FRAGMENT TEKSTU:
◇ ◇ ◇ ◇ ◇

Była (nie)winna

Stała na moście – w dole płynęła wzburzona rzeka. Szumiał i wiał silny wiatr. Po policzkach spływały łzy pomieszane z kroplami deszczu, który padał coraz mocniej. Była tam, gdzie nie powinna być. Miała niewiele lat – do setki brakowało jeszcze sporo. Była tam, bo świat i ludzie odwrócili się od niej, zostawiając ją samą ze swoim bólem i cierpieniem.

Winna

Dlatego postanowiła, że skoczy. To była jej przemyślana i świadoma decyzja. Nie miała sił już walczyć. Zastanawiać się nad tym, co jeszcze może zrobić, żeby ktoś zechciał ją wysłuchać. Wielu pewnie powie, że wybrała łatwiznę – ucieczkę, a nie walkę. Znajdą się jednak i tacy, dla których będzie bohaterką. Ale nie miała już siły żyć – to było ponad jej siły. Postanowiła odejść z tego świata. Skoczyć w dół…

Od najmłodszych lat to czuła, odkąd tylko sięgała pamięcią. Zawsze była winna. Słusznie, bądź niesłusznie, ale zawsze winna. Niestety, przez całe swoje dorosłe życie nie znalazła odpowiedzi na pytanie: dlaczego właśnie ja? Zawsze źle się uczyła – inni mieli lepsze stopnie. Jej zadania domowe nie były dosyć dobre, żeby dostać wysoką ocenę. Wybrała złą szkołę średnią. Studia też mogła znaleźć ciekawsze, bo po tych będzie mało zarabiać. W rodzinnym domu też zawsze była winna. Rodzeństwo, kuzynostwo – dzieci bliższych i dalszych znajomych – wszyscy byli lepsi niż ona.

Ciążyło jak klątwa

Widmo winna ciążyło nad nią jak klątwa. Nie mogła sama o niczym decydować – bo przecież jest głupia i nie potrafi sama nic zrobić. Ktoś musi trzymać ją za rękę i prowadzić przez życie. Nieważne, że pracowała w wymarzonym zawodzie. Że sama się utrzymywała, że była szczęśliwa – dla innych była nikim.

Podczas spotkań w gronie rodziny i przyjaciół pojawiała się uśmiechnięta, wesoła. Jednak z każdą kolejną chwilą jej uśmiech był coraz mniejszy, aż w końcu wychodziła wcześniej z powodu bólu głowy, złego samopoczucia. Każdy pretekst był dobry, byle tylko uciec do swojej samotni.

Brzmi znajomo?

Inni tak odnoszą się w stosunku do ciebie? Udzielają porad i wskazówek? Mówią, co masz robić i jak masz żyć? Nie musisz pozwalać innym na takie traktowanie. Nie zasługujesz na to, by inni ciągle cię poprawiali. Mówili co i jak masz robić, jak masz żyć. Jesteś osobą, która sama decyduje o tym, jak żyje i co robi. Pamiętaj – sama odpowiadasz za siebie, za swoje decyzje i wybory.

◇ ◇ ◇ ◇ ◇

ZADANIA DO WYKONANIA:
1) Odpowiedz na poniższe pytania na podstawie tekstu „Była (nie)winna”.
(a) Na czym stała bohaterka i co płynęło w dole?
(b) Jakie powody podawała, wychodząc wcześniej ze spotkań w gronie rodziny i przyjaciół?
(c) Co zarzucano jej w związku z wybranymi studiami?
2) Wyjaśnij, dlaczego według tekstu „Była (nie)winna” bohaterka znalazła się na moście.
3) Dopisz dalszy ciąg tekstu „Była (nie)winna”, zaczynając po jego ostatnim zdaniu.

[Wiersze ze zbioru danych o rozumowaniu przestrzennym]
◇ ◇ ◇ ◇ ◇

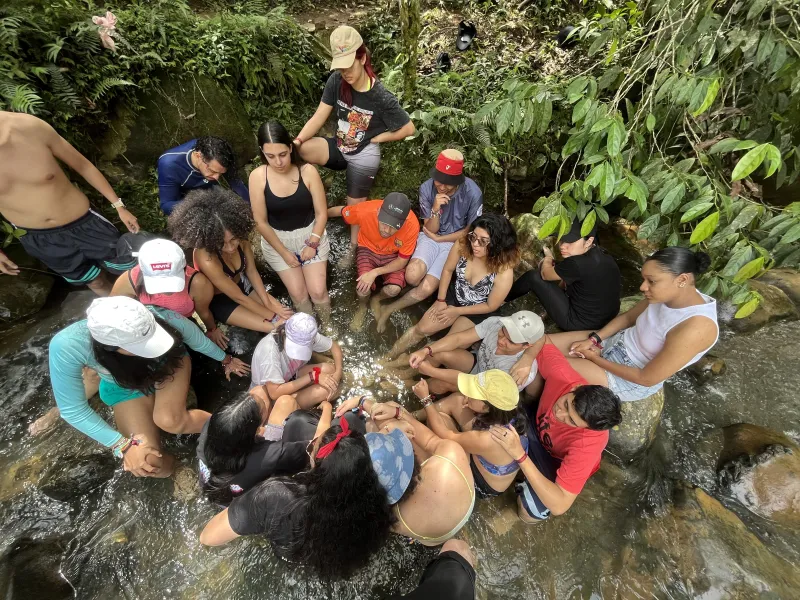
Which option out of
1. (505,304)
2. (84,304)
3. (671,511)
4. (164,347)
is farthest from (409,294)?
(84,304)

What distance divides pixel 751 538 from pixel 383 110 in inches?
192

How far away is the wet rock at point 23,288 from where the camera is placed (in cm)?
358

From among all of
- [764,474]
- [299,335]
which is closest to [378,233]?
[299,335]

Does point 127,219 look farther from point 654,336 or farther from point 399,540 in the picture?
point 654,336

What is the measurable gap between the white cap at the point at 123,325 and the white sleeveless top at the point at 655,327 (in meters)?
3.47

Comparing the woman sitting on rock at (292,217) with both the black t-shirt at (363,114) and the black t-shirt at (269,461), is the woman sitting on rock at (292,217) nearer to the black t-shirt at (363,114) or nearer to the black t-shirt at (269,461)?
the black t-shirt at (363,114)

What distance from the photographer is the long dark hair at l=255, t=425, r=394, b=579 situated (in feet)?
6.40

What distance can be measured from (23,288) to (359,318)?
10.7ft

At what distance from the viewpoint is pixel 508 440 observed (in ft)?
7.92

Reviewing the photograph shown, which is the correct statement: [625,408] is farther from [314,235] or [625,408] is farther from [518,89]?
[314,235]

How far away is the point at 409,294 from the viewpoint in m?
4.22

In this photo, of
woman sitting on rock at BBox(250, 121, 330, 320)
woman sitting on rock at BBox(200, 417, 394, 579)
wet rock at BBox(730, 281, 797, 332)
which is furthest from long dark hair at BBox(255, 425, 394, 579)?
wet rock at BBox(730, 281, 797, 332)

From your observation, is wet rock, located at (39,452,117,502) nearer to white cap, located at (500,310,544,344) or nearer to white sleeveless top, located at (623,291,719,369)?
white cap, located at (500,310,544,344)

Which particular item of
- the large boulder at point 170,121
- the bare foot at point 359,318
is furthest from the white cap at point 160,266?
the large boulder at point 170,121
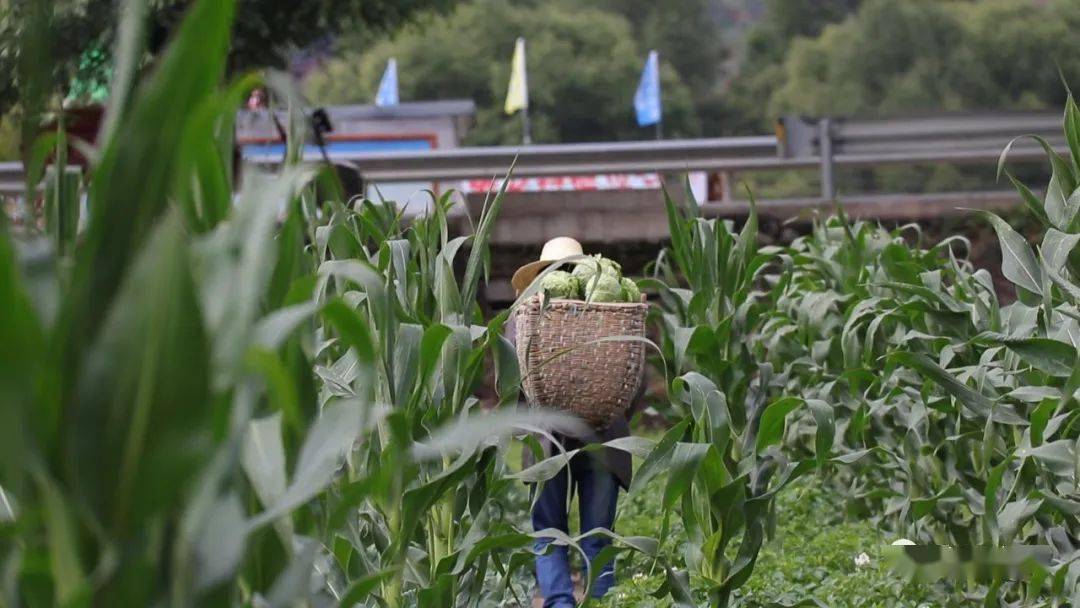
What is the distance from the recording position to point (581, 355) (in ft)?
16.4

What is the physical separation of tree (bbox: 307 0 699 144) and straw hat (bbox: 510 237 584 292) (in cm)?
6026

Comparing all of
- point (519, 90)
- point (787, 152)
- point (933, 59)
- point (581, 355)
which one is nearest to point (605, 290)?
point (581, 355)

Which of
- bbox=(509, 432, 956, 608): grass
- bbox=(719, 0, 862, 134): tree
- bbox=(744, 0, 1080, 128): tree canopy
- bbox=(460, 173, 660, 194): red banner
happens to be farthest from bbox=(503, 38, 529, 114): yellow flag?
bbox=(719, 0, 862, 134): tree

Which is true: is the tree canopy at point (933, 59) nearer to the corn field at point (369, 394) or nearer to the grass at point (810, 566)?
the grass at point (810, 566)

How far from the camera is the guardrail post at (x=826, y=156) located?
40.2 feet

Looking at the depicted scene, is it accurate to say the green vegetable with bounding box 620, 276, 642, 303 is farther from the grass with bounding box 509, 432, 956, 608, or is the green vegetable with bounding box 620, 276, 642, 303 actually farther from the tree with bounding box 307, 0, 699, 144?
the tree with bounding box 307, 0, 699, 144

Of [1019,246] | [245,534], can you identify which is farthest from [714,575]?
[245,534]

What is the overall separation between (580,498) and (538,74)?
64.8m

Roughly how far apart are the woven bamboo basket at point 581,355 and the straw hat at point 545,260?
16.9 inches

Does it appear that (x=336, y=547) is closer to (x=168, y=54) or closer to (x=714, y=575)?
Result: (x=714, y=575)

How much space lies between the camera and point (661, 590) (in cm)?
408

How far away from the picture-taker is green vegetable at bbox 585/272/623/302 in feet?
16.5

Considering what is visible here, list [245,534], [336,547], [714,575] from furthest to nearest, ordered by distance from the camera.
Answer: [714,575], [336,547], [245,534]

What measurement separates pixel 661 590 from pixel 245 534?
243cm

◇ ◇ ◇ ◇ ◇

WYNIKI ĆWICZENIA:
1)
(a) Stała na moście, a w dole płynęła wzburzona rzeka.
(b) Ból głowy i złe samopoczucie.
(c) Że mogła znaleźć ciekawsze studia, bo po tych będzie mało zarabiać.

2) Bohaterka znalazła się na moście, ponieważ świat i ludzie odwrócili się od niej. Zostawili ją samą z jej bólem i cierpieniem.

3)
Ludzie chcieliby decydować i rządzić w Twoim życiu, ale gdy chodzi o ich własne życie, już nie są tak odważni i nie podejmują ryzyka. Co robić, kiedy ktoś udziela ci porad, daje dobre wskazówki? W takiej sytuacji nie bój się powiedzieć: Zrobię to, ale najpierw ty wprowadź te zmiany w swoim życiu. Każdy z nas jest inny i w inny sposób reaguje w konkretnych sytuacjach życia. Każdy z nas ma inny pomysł na przeżycie swojego życia. Jeśli nawet popełnisz błąd, to będzie to twój błąd i ty za niego zapłacisz. Wyciągniesz też z tego stosowne wnioski.

A teraz spójrzmy na problem z innej strony

Czy to nie ty jesteś tą osobą, który obwinia innych i wypomina im ich niepowodzenia? Może to ty swoim zachowaniem, słowami, jakie kierujesz do innych, sprawiasz, że ktoś cierpi i czuje się winny? Jest takie znane przysłowie: Nie rób drugiemu, co tobie niemiłe. Dlaczego więc jeśli ty nie chcesz być winna i nie chcesz, żeby ktoś kierował twoim życiem, chcesz decydować za innych?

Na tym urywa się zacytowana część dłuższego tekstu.